Militer Irak Tendang ISIS dari Ramadi

Pasukan kontraterorisme Irak menjadi inti pasukan pemukul ISIS di Ramadi. (REUTERS/Carolyn Kaster)

Pasukan Irak kian jauh masuk ke jantung distrik terakhir yang dikuasai ISIS di Kota Ramadi, ujar juru bicara tentara Irak. Target militer Irak adalah menduduki kembali Ramadi yang jatuh ke tangan ISIS pada Mei 2015, dan ini akan menjadi salah satu kemenangan paling penting yang dicapai pasukan Irak sejak ISIS menguasai sepertiga wilayah Irak pada 2014.

Serdadu-serdadu Irak bergerak maju pada malam hari di daerah Hoz yang menjadi tempat pemerintahan berada, yang sudah menjadi sasaran sejak Selasa lalu, kata juru bicara operasi gabungan Brigadir Yahya Rasool.
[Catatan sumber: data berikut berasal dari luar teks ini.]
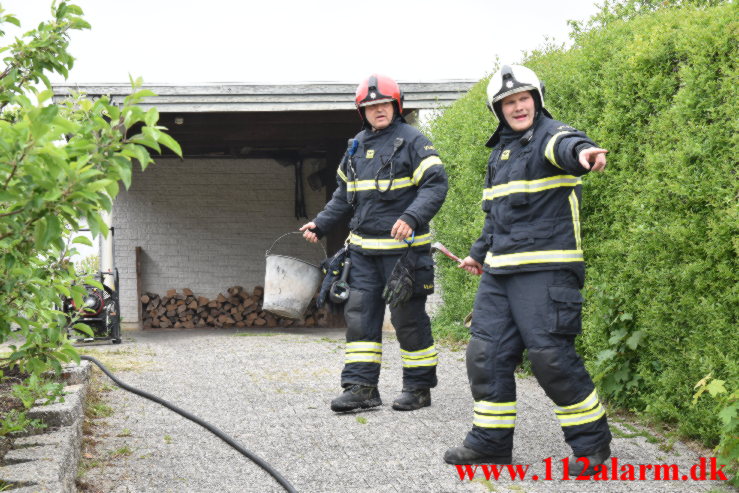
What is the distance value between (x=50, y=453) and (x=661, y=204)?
10.8ft

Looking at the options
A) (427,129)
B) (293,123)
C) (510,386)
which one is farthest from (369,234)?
(293,123)

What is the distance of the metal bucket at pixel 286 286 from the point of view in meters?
11.0

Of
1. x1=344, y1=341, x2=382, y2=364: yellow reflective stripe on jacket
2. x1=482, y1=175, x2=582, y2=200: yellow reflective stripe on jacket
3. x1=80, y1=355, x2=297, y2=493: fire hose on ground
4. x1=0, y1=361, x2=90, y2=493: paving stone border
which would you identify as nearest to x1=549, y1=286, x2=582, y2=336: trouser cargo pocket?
x1=482, y1=175, x2=582, y2=200: yellow reflective stripe on jacket

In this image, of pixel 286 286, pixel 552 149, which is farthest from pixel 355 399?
pixel 286 286

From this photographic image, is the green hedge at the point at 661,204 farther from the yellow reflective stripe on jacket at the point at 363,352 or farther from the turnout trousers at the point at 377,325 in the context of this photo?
the yellow reflective stripe on jacket at the point at 363,352

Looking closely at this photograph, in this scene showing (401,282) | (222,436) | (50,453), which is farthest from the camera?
(401,282)

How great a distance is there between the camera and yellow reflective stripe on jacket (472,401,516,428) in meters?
4.16

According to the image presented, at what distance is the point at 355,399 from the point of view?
18.1ft

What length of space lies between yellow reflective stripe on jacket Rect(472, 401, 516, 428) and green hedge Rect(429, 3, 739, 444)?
0.97 metres

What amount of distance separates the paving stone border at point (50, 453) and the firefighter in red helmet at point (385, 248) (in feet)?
5.60

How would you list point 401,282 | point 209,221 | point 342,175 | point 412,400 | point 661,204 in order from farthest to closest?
point 209,221
point 342,175
point 412,400
point 401,282
point 661,204

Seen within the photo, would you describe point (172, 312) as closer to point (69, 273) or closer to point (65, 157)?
point (69, 273)

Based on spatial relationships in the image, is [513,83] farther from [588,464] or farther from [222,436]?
[222,436]

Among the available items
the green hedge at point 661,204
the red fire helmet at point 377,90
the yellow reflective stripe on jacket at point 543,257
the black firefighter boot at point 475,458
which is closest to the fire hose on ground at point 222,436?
the black firefighter boot at point 475,458
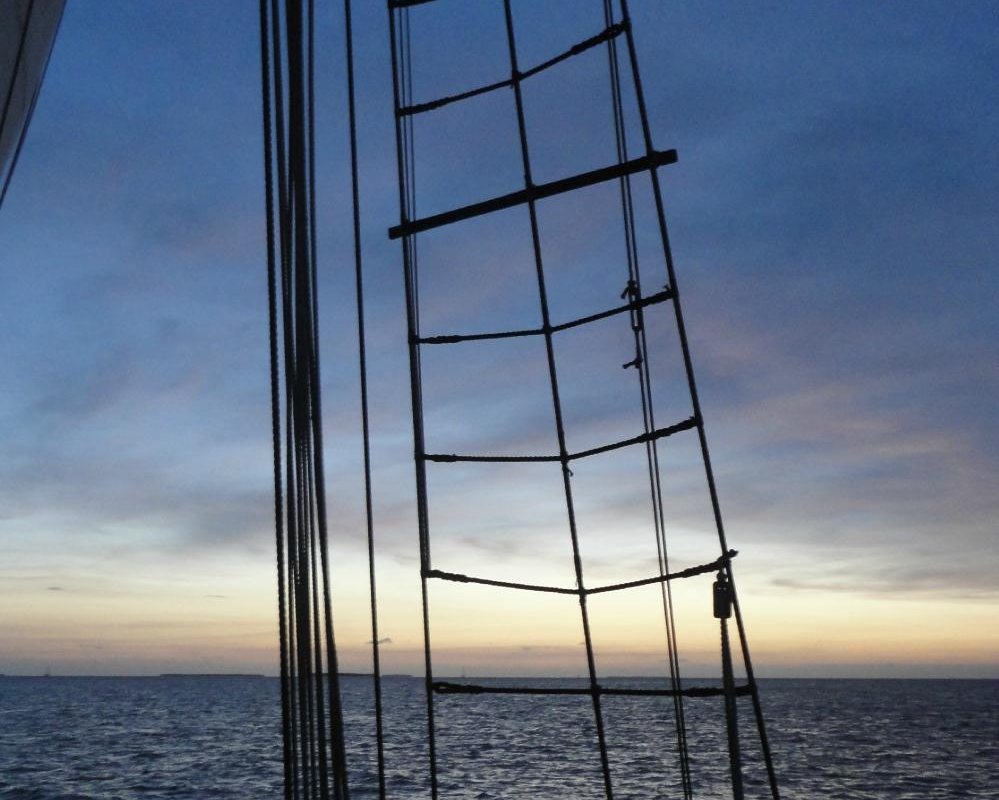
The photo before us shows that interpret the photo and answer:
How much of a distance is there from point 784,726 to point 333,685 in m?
90.8

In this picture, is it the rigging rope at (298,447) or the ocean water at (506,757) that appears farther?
the ocean water at (506,757)

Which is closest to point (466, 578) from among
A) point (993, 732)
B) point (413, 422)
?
point (413, 422)

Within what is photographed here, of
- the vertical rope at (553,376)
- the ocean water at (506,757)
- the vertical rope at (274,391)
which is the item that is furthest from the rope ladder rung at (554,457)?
the ocean water at (506,757)

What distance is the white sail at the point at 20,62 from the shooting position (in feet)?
8.82

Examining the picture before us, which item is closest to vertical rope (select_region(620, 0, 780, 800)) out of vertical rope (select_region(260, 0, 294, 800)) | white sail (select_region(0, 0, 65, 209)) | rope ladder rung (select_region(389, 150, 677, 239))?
→ rope ladder rung (select_region(389, 150, 677, 239))

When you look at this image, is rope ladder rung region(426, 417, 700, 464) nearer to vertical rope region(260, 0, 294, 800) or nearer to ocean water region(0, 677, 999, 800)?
vertical rope region(260, 0, 294, 800)

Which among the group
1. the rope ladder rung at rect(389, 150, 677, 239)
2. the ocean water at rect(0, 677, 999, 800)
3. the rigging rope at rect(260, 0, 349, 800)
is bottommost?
the ocean water at rect(0, 677, 999, 800)

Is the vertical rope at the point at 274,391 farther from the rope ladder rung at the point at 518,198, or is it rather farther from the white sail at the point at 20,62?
the rope ladder rung at the point at 518,198

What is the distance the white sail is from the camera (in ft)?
8.82

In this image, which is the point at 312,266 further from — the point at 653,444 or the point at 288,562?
the point at 653,444

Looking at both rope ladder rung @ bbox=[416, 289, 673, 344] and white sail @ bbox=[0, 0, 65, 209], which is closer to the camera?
white sail @ bbox=[0, 0, 65, 209]

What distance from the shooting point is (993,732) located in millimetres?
80000

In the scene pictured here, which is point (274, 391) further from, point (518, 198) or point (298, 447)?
point (518, 198)

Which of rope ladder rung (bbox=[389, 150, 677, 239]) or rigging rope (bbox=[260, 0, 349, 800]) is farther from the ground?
rope ladder rung (bbox=[389, 150, 677, 239])
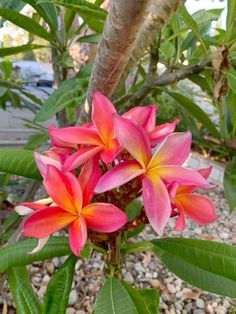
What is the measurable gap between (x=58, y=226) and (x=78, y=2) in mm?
372

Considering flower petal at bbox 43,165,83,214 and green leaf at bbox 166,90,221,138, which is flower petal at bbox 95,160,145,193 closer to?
flower petal at bbox 43,165,83,214

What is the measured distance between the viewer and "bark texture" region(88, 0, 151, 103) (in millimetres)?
453

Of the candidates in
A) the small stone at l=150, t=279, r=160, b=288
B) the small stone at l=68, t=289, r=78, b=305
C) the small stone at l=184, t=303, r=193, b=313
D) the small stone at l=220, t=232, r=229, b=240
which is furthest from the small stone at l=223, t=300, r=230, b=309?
the small stone at l=220, t=232, r=229, b=240

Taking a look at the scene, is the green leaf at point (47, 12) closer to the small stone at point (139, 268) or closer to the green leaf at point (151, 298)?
the green leaf at point (151, 298)

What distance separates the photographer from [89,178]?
0.50m

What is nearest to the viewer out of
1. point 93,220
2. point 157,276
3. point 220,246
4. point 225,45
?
point 93,220

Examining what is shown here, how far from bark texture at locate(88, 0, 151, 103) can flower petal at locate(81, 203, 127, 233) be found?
209 millimetres

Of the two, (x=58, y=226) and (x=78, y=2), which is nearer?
(x=58, y=226)

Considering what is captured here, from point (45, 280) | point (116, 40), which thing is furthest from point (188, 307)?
point (116, 40)

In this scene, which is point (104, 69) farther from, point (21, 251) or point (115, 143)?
point (21, 251)

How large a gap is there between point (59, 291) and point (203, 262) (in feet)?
0.74

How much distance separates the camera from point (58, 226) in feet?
1.60

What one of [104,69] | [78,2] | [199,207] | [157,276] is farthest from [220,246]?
[157,276]

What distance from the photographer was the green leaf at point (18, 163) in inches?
23.9
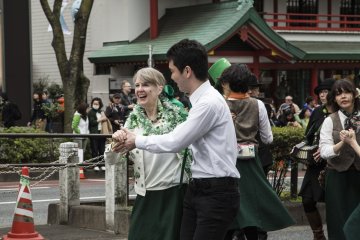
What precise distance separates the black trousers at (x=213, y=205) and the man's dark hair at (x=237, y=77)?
7.27 feet

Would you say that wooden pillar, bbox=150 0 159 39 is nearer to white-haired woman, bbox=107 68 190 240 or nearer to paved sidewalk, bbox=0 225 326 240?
paved sidewalk, bbox=0 225 326 240

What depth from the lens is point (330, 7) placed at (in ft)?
117

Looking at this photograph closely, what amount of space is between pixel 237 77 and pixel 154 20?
2346 centimetres

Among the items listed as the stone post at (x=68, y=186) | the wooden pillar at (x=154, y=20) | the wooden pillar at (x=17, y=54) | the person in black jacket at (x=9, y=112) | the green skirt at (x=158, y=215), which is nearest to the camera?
the green skirt at (x=158, y=215)

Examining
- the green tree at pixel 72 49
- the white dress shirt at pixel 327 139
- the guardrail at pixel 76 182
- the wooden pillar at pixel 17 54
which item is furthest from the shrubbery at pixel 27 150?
the white dress shirt at pixel 327 139

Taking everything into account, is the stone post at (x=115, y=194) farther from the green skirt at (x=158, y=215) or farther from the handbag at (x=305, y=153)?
the green skirt at (x=158, y=215)

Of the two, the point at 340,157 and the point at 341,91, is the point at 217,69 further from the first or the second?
the point at 340,157

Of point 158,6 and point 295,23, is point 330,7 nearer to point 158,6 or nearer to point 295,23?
point 295,23

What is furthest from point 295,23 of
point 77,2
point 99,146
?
point 99,146

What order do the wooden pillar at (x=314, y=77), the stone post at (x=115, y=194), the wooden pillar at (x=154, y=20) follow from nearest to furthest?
the stone post at (x=115, y=194) < the wooden pillar at (x=154, y=20) < the wooden pillar at (x=314, y=77)

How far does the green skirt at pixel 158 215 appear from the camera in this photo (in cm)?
576

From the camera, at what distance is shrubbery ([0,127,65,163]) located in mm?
18172

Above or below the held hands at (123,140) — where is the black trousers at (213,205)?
below

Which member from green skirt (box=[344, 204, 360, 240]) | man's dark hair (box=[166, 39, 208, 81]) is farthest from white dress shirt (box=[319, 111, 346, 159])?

“Pasukan kontraterorisme berada 800 meter dari kompleks pemerintah itu atau maju sekitar 1 km dari sehari sebelumnya,” kata Rasool. “Serangan udara membantu meledakkan bahan-bahan peledak dan rumah-rumah ranjau sehingga memuluskan gerak maju kami.”

Ramadi adalah ibu kota provinsi yang jauhnya dua jam berkendara dari Baghdad. Sebagian besar warga sipil di distrik kota yang dikuasai ISIS itu berlindung di rumah sakit karena mengetahui pasukan Irak tidak akan menyerang rumah sakit, kata Rasool.

Kota ini merupakan ibu kota Provinsi Anbar yang mayoritas penduduknya Sunni. Pemerintah Irak berjanji menyerahkan kekuasaan kepada polisi setempat dan pasukan suku Sunni begitu mereka menguasai Ramadi.

Ramadi menjadi hadiah terbesar ISIS pada 2015 setelah ditinggalkan pasukan Irak Mei silam karena kemunduran besar dialami Baghdad dan pasukan Irak yang dilatih AS sejak jatuhnya Saddam Hussein pada 2003.

Setelah Ramadi, pasukan Irak mengincar Mosul, kota terbesar yang dikuasai ISIS. Sebelum perang, Mosul dihuni sekitar dua juta penduduk.

“Pembebasan Mosul tercinta akan dicapai atas kerja sama dan persatuan seluruh komponen Irak setelah kemenangan di Ramadi,” kata Perdana Menteri Haider al-Abadi.